■ ПИСЬМЕННОЕ ЗАДАНИЕ A: С каким писателем, согласно отрывку о Замятине, у Замятина сходство лишь чисто внешнее?

■ ПРИВЕДЁННЫЙ ОТРЫВОК:
------------------------------
Океан времени - [124]

Шрифт
Интервал

С Ремизовым у Замятина сходство чисто внешнее. Автор «Уездного» любит, конечно, старую русскую речь, нередко у него встречаются, такие слова, как «бесперечь», «неслух»… Но т, что у Ремизова неотделимо от его стиля, у Замятина только «украшает» рассказ… Нет, лучшее у него не язык, а что-то другое.

Лучшее у него, как у Сологуба, та жестокая сила в описании человеческой глупости, та беспощадная ясность в описании бытовых сцен, которые заставляют читателя искать выхода, жаждать свежего воздуха, «мечтать о крыльях».

Вот этого чувства последние рассказы Замятина уже не вызывают. Все его Барыбы, Глафиры, Варвары — какая-то очень своеобразная и вполне самостоятельная параллель страшным образам «Мелкого беса». Но… чем дальше, тем бледнее замятинские герои.
------------------------------
■ ПИСЬМЕННОЕ ЗАДАНИЕ B: Выберите из записей все строки, в которых есть слово «wristwatch», с учётом регистра.
------------------------------
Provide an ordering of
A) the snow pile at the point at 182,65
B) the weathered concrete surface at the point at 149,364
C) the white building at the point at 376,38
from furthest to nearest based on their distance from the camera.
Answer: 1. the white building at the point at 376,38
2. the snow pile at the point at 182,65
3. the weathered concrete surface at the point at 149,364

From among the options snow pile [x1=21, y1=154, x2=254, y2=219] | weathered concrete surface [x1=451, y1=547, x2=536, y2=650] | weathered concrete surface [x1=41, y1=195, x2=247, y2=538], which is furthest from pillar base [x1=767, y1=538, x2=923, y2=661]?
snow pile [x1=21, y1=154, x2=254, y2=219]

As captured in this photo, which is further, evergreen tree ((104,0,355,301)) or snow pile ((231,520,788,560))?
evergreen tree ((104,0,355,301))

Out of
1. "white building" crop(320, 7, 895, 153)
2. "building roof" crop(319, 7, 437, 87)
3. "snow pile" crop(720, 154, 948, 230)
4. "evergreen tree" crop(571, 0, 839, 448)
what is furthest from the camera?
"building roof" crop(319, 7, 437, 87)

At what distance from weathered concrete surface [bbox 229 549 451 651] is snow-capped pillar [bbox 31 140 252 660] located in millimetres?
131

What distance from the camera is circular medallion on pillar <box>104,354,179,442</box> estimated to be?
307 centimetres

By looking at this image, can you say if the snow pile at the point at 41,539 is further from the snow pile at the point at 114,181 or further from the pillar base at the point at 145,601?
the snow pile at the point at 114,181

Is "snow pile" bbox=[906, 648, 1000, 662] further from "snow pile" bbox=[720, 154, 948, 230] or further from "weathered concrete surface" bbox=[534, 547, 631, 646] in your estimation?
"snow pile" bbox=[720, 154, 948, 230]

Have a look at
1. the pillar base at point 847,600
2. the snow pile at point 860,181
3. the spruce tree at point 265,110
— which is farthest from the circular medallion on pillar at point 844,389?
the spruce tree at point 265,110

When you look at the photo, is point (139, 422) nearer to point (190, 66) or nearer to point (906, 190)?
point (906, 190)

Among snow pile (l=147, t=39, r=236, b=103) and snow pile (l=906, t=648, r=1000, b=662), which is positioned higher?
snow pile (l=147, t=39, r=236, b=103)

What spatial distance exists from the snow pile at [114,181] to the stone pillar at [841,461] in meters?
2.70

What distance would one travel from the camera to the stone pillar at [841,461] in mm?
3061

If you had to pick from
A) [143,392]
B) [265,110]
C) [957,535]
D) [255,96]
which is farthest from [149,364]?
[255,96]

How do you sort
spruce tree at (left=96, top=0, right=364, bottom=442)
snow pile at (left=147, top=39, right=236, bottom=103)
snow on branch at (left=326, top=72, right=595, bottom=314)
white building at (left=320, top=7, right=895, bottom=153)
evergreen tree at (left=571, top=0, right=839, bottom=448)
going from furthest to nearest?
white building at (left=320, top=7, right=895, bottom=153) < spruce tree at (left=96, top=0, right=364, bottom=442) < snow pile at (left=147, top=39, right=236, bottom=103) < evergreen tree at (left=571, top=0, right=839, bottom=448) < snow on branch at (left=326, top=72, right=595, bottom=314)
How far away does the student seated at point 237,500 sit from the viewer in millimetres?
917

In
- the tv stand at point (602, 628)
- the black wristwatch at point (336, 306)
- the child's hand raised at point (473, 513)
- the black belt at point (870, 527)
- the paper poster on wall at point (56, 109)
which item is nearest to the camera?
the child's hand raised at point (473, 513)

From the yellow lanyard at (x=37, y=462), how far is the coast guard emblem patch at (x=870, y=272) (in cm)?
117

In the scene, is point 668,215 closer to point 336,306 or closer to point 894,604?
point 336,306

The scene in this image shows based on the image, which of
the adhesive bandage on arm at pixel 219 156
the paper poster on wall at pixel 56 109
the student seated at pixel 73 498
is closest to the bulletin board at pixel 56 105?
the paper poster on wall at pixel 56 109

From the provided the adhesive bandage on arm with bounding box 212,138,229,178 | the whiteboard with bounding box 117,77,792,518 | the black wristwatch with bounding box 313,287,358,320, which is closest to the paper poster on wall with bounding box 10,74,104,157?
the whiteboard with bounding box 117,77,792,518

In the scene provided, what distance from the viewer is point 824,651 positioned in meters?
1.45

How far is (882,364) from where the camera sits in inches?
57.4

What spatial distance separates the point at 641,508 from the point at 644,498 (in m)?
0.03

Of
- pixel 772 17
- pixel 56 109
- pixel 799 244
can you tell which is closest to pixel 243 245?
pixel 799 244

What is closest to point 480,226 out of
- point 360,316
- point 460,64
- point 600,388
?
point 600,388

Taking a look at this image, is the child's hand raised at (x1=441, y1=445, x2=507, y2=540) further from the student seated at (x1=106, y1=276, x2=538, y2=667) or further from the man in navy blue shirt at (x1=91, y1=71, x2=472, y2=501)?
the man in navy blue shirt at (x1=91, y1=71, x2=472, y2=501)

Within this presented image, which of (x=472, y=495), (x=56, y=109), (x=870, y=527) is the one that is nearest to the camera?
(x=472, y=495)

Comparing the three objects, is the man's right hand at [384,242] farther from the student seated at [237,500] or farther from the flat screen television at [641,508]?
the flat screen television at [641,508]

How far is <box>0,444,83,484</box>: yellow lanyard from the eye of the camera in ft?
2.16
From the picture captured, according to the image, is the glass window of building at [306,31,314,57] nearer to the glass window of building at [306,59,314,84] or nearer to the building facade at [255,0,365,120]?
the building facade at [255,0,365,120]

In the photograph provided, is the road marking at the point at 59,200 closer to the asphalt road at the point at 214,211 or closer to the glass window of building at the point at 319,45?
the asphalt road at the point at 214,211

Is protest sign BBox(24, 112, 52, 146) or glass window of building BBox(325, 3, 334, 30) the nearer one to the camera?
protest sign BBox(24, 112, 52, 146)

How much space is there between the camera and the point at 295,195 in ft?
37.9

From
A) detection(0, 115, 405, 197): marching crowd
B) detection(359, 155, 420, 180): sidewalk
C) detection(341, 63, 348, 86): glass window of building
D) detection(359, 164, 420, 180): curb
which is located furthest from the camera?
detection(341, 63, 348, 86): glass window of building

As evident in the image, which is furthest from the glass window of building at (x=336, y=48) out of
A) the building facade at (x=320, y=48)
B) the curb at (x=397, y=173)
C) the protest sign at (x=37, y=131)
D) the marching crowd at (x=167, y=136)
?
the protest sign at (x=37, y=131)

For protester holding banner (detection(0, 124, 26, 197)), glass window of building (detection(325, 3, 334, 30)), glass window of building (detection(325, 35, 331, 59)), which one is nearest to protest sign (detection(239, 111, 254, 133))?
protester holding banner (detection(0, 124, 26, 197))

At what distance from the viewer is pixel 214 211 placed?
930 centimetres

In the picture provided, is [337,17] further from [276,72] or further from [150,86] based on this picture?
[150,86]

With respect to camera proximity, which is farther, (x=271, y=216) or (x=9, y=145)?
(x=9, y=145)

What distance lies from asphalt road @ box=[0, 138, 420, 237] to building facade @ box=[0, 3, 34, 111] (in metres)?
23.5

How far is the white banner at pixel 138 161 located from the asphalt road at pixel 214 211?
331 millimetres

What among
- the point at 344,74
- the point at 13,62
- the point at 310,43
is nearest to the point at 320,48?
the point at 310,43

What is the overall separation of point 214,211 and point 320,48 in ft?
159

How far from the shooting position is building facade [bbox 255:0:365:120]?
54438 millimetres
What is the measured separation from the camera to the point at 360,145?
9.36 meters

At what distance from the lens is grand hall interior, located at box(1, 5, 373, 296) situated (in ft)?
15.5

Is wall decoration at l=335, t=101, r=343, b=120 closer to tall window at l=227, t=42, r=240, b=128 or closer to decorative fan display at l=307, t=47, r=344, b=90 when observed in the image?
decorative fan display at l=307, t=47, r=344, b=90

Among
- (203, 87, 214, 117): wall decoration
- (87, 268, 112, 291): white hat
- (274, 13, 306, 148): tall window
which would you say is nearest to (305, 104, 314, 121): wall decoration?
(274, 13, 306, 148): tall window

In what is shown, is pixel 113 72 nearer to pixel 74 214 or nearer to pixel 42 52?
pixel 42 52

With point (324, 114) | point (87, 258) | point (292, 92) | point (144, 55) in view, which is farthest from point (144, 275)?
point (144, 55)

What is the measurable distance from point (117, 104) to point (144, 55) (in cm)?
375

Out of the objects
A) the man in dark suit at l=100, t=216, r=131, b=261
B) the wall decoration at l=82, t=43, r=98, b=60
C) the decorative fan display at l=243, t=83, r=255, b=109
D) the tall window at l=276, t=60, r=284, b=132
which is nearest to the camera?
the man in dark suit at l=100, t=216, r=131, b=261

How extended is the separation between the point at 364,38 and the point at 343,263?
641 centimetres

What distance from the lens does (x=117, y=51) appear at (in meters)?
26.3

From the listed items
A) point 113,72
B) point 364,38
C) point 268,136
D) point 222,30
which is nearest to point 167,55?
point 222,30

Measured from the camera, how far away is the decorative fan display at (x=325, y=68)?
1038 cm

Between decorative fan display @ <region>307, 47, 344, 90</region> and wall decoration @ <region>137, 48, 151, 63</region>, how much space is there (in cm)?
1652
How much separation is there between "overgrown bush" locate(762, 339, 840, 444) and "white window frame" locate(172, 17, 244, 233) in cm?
------------------------------
■ ОКОНЧАТЕЛЬНЫЙ ОТВЕТ A: С Ремизовым.

■ ОКОНЧАТЕЛЬНЫЙ ОТВЕТ B:
- the black wristwatch at point (336, 306)
From the provided the adhesive bandage on arm with bounding box 212,138,229,178 | the whiteboard with bounding box 117,77,792,518 | the black wristwatch with bounding box 313,287,358,320, which is closest to the paper poster on wall with bounding box 10,74,104,157?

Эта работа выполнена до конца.